■ Record extracts
☆ ☆ ☆ ☆ ☆

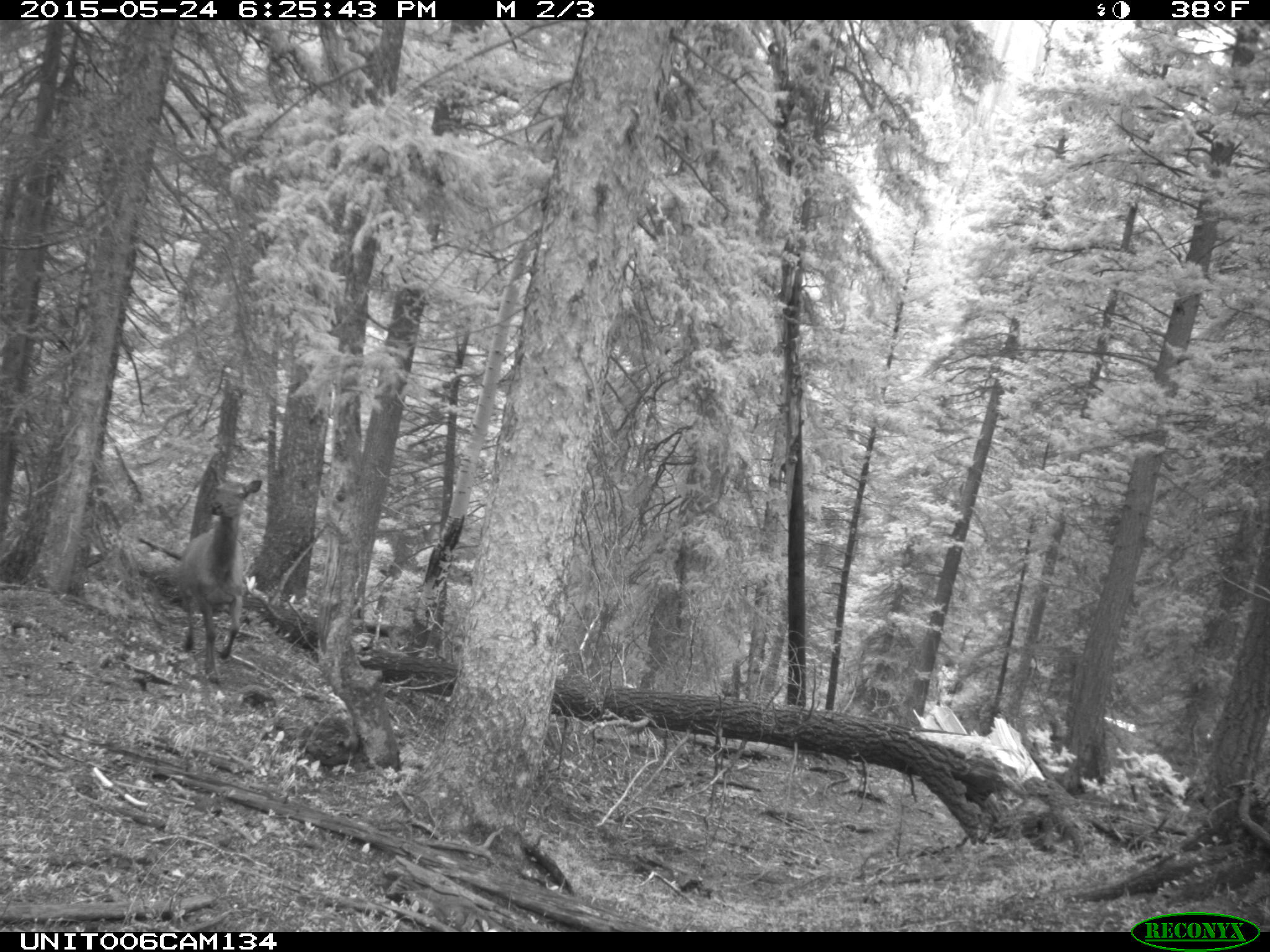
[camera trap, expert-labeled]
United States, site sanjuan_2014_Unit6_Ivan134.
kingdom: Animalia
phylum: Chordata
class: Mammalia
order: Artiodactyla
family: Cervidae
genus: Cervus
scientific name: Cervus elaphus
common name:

☆ ☆ ☆ ☆ ☆

A verbatim transcription of the listing is expected, with no pictures included.

[camera trap, expert-labeled]
United States, site sanjuan_2014_Unit6_Ivan134.
kingdom: Animalia
phylum: Chordata
class: Mammalia
order: Artiodactyla
family: Cervidae
genus: Cervus
scientific name: Cervus elaphus
common name:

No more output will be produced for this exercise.